Uno dei conti satellite è quello che riguarda il settore dei beni e servizi ambientali. A Federica Battellini e Ilaria Piscitelli, che hanno curato un report su questo argomento, abbiamo chiesto in primo luogo di cosa si tratta.

Il conto dei beni e servizi ambientali ha lo scopo di fornire una stima del valore di quanto viene prodotto per proteggere l’ambiente o per gestire le risorse naturali. Da una parte, quindi, comprende ciò che serve a misurare, prevenire, ridurre o riparare l’inquinamento e il degrado ambientale; dall’altra ciò che serve a salvaguardare le risorse naturali dall’esaurimento.

Parliamo del conto delle cosiddette ecoindustrie?

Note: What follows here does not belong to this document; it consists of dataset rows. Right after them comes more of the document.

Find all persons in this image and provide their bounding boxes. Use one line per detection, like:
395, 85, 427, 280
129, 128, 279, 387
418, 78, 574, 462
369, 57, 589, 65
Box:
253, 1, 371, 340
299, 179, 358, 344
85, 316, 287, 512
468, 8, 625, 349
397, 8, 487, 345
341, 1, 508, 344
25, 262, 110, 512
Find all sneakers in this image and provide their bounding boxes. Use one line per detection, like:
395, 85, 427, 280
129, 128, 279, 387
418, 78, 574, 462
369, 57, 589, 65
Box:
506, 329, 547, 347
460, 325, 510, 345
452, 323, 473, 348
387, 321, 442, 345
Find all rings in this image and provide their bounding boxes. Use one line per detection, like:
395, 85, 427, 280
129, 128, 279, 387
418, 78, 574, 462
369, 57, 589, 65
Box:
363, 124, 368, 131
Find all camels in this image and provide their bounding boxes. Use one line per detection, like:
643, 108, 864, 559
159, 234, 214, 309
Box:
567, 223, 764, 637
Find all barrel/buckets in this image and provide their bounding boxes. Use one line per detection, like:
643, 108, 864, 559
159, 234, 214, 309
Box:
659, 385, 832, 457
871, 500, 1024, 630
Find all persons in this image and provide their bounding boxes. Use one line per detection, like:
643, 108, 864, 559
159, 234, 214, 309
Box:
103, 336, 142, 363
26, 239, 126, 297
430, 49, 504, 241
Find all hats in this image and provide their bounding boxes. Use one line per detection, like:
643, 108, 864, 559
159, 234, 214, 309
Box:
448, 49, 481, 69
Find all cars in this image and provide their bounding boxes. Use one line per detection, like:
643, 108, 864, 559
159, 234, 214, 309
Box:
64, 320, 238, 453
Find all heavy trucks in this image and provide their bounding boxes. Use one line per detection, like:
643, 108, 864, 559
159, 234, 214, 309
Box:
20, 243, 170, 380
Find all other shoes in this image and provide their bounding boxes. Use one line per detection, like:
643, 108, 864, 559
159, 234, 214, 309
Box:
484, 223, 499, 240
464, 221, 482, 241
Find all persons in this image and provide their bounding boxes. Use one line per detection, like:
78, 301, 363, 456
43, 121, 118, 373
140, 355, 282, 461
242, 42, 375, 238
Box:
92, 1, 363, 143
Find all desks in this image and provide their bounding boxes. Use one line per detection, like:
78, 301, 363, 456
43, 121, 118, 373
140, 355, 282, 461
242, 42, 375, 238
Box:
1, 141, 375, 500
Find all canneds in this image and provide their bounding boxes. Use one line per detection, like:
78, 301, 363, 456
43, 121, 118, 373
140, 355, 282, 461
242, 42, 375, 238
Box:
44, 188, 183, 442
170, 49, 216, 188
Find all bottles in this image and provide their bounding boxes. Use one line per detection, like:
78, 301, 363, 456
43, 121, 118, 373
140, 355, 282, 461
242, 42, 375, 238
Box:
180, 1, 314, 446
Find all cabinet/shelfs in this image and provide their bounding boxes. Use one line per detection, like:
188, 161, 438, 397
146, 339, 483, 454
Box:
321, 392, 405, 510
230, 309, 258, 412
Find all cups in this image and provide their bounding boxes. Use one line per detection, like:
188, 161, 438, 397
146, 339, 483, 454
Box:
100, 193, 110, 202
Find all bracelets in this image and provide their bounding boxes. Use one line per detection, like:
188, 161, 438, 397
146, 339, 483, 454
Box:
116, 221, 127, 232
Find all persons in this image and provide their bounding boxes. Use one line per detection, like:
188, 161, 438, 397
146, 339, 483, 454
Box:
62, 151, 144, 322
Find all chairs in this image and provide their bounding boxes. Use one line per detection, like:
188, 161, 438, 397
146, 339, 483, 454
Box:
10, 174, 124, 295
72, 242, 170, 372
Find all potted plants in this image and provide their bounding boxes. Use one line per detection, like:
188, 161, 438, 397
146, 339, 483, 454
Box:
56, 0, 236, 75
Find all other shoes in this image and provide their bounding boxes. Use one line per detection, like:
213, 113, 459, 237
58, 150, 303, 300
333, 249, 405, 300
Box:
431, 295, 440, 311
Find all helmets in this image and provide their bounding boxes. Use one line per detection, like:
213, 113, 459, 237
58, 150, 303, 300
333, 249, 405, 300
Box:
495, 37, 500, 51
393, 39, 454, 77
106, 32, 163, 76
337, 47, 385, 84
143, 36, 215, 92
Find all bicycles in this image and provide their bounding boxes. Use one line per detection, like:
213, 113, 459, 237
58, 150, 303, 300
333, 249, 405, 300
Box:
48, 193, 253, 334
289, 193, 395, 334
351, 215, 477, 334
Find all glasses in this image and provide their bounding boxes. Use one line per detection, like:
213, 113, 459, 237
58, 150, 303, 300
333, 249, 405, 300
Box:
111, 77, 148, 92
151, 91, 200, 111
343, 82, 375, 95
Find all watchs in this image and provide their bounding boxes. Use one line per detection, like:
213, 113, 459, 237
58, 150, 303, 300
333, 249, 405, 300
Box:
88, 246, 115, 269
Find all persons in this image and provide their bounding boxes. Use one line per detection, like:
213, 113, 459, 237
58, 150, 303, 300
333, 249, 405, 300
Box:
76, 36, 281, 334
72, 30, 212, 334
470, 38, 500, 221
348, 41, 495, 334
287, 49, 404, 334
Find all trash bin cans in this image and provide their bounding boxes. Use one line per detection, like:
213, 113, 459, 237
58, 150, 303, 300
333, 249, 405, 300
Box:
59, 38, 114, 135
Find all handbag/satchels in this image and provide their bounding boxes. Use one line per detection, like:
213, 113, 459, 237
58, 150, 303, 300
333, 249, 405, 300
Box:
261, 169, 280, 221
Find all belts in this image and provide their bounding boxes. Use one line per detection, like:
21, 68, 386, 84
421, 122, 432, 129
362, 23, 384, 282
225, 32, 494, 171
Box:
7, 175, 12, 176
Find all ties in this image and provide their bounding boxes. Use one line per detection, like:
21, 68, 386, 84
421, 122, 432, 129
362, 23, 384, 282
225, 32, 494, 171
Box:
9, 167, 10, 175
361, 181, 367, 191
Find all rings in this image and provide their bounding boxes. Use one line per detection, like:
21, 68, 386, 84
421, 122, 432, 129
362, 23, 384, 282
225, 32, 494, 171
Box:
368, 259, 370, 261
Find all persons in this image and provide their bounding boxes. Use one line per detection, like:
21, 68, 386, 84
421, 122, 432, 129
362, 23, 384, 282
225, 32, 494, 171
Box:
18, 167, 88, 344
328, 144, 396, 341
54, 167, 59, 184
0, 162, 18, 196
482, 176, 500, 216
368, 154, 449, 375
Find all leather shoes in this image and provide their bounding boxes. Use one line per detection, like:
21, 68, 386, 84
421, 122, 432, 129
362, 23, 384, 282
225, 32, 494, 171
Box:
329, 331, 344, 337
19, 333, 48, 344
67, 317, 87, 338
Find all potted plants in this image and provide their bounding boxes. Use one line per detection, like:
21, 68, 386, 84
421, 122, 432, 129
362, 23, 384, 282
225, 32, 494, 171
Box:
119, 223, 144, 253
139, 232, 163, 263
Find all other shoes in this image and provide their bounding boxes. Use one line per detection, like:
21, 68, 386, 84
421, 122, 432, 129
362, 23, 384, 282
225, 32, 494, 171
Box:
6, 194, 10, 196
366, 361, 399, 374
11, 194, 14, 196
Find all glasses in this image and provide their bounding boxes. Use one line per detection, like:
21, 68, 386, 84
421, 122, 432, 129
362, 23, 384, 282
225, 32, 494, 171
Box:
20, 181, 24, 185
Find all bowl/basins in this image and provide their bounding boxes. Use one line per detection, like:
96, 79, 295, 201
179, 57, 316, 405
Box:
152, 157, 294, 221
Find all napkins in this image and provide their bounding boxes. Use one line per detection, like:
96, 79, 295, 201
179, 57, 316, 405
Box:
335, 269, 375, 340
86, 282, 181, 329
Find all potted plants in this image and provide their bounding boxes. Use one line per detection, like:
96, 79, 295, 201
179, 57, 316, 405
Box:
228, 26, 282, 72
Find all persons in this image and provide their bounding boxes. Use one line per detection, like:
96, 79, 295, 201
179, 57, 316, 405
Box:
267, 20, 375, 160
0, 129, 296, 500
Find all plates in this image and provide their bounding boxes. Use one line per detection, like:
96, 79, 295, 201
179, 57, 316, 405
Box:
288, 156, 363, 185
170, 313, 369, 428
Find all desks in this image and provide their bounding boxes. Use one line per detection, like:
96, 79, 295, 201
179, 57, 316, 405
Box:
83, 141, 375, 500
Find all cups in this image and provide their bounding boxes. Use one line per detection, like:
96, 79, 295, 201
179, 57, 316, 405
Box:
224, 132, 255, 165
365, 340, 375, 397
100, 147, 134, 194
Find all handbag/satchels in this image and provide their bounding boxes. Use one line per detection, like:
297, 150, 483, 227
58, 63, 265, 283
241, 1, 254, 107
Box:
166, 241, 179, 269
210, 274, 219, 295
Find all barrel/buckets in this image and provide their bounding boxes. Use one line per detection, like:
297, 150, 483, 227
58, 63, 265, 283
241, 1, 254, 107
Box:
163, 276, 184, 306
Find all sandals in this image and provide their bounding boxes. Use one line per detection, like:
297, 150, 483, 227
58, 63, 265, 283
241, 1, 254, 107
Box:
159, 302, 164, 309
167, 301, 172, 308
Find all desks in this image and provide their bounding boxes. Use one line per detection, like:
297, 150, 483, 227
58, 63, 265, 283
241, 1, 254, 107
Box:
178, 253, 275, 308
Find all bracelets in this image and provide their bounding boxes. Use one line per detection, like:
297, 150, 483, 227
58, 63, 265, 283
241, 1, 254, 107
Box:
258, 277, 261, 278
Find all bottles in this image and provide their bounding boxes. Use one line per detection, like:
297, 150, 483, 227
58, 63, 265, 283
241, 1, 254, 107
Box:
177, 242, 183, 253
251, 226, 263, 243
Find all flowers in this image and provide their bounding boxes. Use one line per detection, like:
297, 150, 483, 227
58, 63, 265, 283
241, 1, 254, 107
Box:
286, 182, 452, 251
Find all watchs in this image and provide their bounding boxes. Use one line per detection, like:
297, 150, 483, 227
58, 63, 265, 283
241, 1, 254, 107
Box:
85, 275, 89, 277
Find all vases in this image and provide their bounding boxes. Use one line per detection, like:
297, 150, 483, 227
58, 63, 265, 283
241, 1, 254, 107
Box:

Il conto satellite viene anche detto delle ecoindustrie per semplificare, ma attenzione, il termine ecoindustrie è genericamente utilizzato per indicare un segmento produttivo rilevante per l’ambiente – non identifica un comparto specifico dell’economia –  e con il conto dei beni e servizi ambientali la statistica ufficiale definisce un proprio perimetro all’interno di questo insieme. C’è poi un’altra precisazione da fare: questo conto non serve a dare “patenti green” a un’impresa piuttosto che a un’altra perché la logica è quella di prodotto e non di impresa. L’obiettivo è misurare il valore di tutti i beni e servizi realizzati per soddisfare in maniera diretta finalità ambientali o il cui utilizzo persegue una finalità ambientale, indipendentemente da chi li produce.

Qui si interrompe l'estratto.